■ **DESCRIÇÃO DO EXERCÍCIO**: Dê seguimento, por favor, ao texto sobre as falhas do SIRESP, começando logo após a última frase apresentada.

■ **BLOCO DE TEXTO**:
___

Depois de o JN
ter publicado dados sobre as muitas e graves falhas do SIRESP e ter referido
que, ao ter confrontado o MAI com o teor dos relatórios do próprio grupo
empresarial responsável pelo sistema, esbarrou com a ausência de comentário e
com a promessa de explicações aquando da publicação do estudo encomendado ao IT
(Instituto das
Telecomunicações), o jornal
“I”
assegura que o Gabinete do Primeiro-Ministro lhe confirmou pedido de novos
esclarecimentos, adiantando que as conclusões serão divulgadas “oportunamente”.
Na verdade, o
Primeiro-Ministro, que já tinha criticado publicamente, embora em termos
pessoais, uma das empresas que integram a SIRESP, não ficou satisfeito com as
conclusões dos relatórios que analisaram os procedimentos seguidos pelas autoridades
no combate às chamas em Pedrógão Grande, Góis e Castanheira de Pera. Assim, solicitou
“esclarecimentos adicionais” à informação que lhe chegou na semana passada,
quando o IT (Instituto
das Telecomunicações) e
a IGAI (Inspeção Geral da
Administração Interna)
entregaram as respetivas análises às falhas de procedimentos das autoridades na
hora do combate às chamas de Pedrógão Grande.
Esta informação
tinha sido avançada ao “I”, que ainda ontem questionou o
Gabinete do Primeiro-Ministro sobre o momento em que seriam divulgados os
resultados das análises pedidas pelo Executivo. O predito gabinete esclareceu o
jornal de que “foram pedidos alguns esclarecimentos adicionais” aos dados
enviados pelo IT e pela IGAI, adiantando que as conclusões serão “divulgadas
oportunamente à semelhança do que foi feito com os restantes documentos” – ou seja,
depois de esclarecidas todas as questões levantadas.
Será certo
que a decisão do Governo sobre o futuro do sistema de comunicações de
emergência e segurança seja conhecida apenas em setembro, como já adiantara o JN.
O
relatório e a auditoria tinham sido pedidos há mais de um mês pela Ministra
Constança Urbano de Sousa, depois de terem sido divulgadas as respostas
exigidas por António Costa ao grupo empresarial responsável pela “SIRESP – Gestão de Redes Digitais de
Segurança e Emergência, SA”, e à Secretaria-Geral do MAI.
Ao IT
incumbe um estudo independente sobre o funcionamento do SIRESP de forma que
sejam apontados os “eventuais constrangimentos” em situações “de acidente grave
ou de catástrofe”. Além disso, a Ministra solicitou ao IT que apontasse
“possíveis medidas que possam garantir que o SIRESP responde às necessidades
para o qual foi criado”.
Já a
IGAI terá de avaliar o cumprimento, por parte da Secretaria-Geral – responsável
pela gestão da rede de comunicações de emergência e segurança – das “obrigações
legal e contratualmente estabelecidas, nomeadamente ao nível da gestão,
manutenção e fiscalização” do SIRESP.

___

■ **MATERIAL DE ORIGEM**:
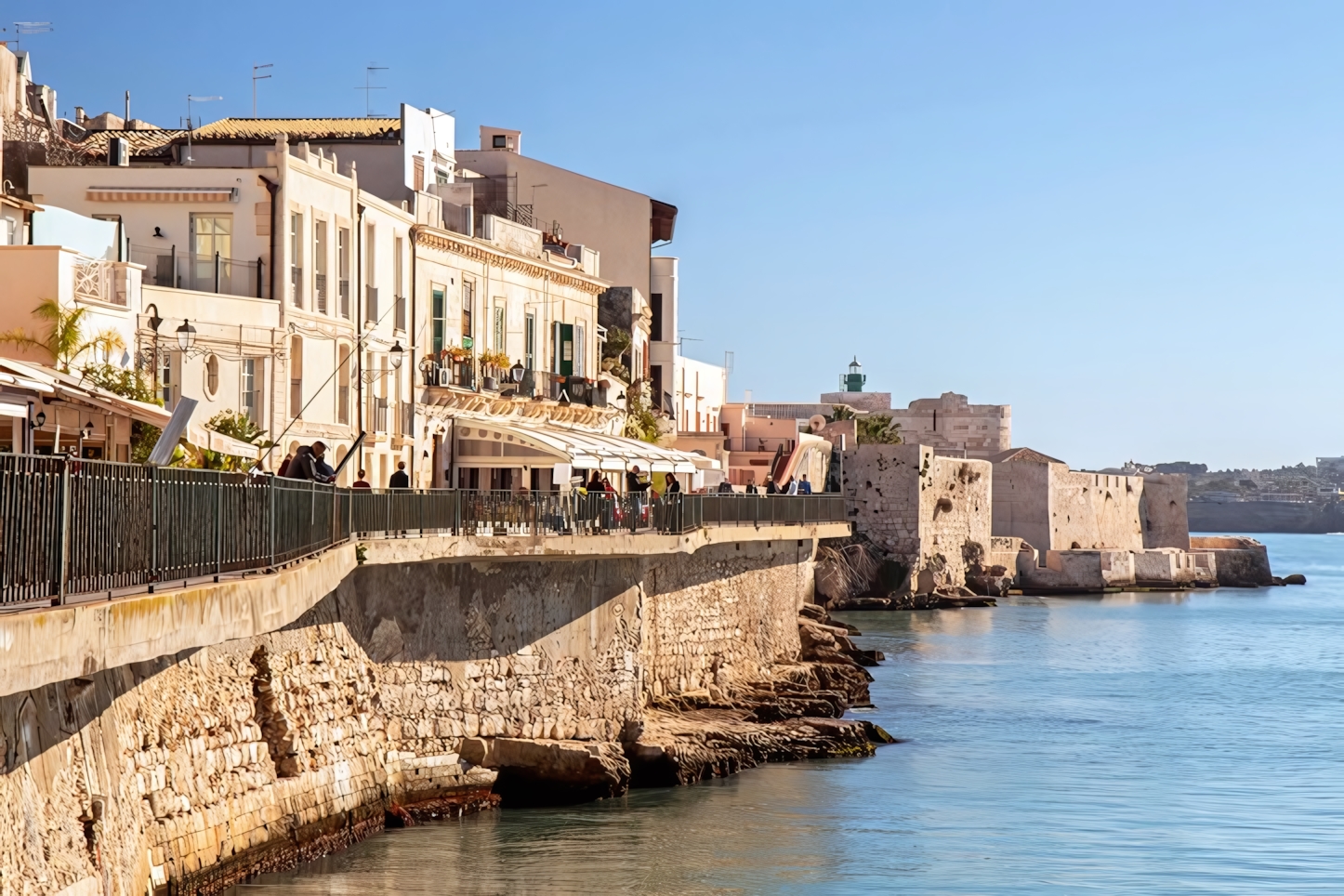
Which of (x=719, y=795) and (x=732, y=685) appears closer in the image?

___

■ **RESULTADO DA TAREFA**:
Além
deste relatório e da auditoria, o MAI solicitou ao escritório de advogados
Linklaters a análise dum artigo do contrato estabelecido entre o Estado e a
empresa SIRESP, S.A. Em causa está, segundo o “Público”, a cláusula 17.ª onde estão definidas as regras que podem,
ou não, responsabilizar a empresa pelas eventuais falhas da rede de
comunicações de emergência.
A
empresa responsável pelo sistema de comunicações de emergência e segurança
admitiu que a rede de comunicações está preparada para a utilização, em
simultâneo, de apenas 25 equipas. Ora, de acordo com uma fonte ligada às
autoridades de socorro, há incêndios ou tempestades em que o sistema é
utilizado por 400 ou 500 equipas. Então, o SIRESP “não está dimensionado às
necessidades”. Foi o que revelou ao “I” uma fonte que esteve presente na
última reunião, no passado dia 11 de julho, entre a empresa responsável pelo
SIRESP e as autoridades que utilizam o sistema de comunicações. Apesar de tudo,
segundo a mesma fonte, a empresa julga que “foram cumpridas rigorosamente as
exigências que estão no caderno de encargos”.
Outro
pormenor do que foi tornado público é que, embora estejam previstas na lei
reuniões trimestrais entre a SIRESP, SA e as forças de segurança, militares e
autarquias, há mais de dois anos que não acontecia qualquer encontro. Porquê? E
era nessas putativas reuniões que as forças de segurança poderiam comunicar à
empresa as falhas sentidas no terreno.
***
Depois de se evidenciar o que esteve e está mal, havia que definir o que
fazer. Assim, depois de longo período de gestação legislativa no Parlamento, que
acabou por ser acelerada face ao ocorrido na última primavera e neste verão, o
Presidente da República
promulgou hoje, dia 8 de agosto, os diplomas aprovados na AR (Assembleia
da República) atinentes
à reforma das florestas: um cria o sistema de informação cadastral simplificada
e revoga a Lei n.º 152/2015, de 14 de setembro (Decreto n.º
143/XIII, da AR);
outro estabelece o regime aplicável aos baldios e aos demais meios de produção
comunitários, revogando a Lei n.º 68/93, de 4 de setembro (Decreto
n.º 144/XIII, da AR);
um outro altera o Sistema Nacional de Defesa da Floresta contra Incêndios,
procedendo à 5.ª alteração ao Decreto-Lei n.º 124/2006, de 28 de junho (Decreto
n.º 145/XIII, da AR);
e ainda um outro que introduz a 1.ª alteração ao Decreto-Lei n.º 96/2013, de 19
de julho, que estabelece o regime jurídico das ações de arborização e
rearborização (Decreto n.º 165/XIII, da AR). Estes decretos da AR, após a
promulgação pelo Presidente e a referenda pelo Primeiro-Ministro, são
publicados como leis sob a numeração atribuída pelo Diário da República.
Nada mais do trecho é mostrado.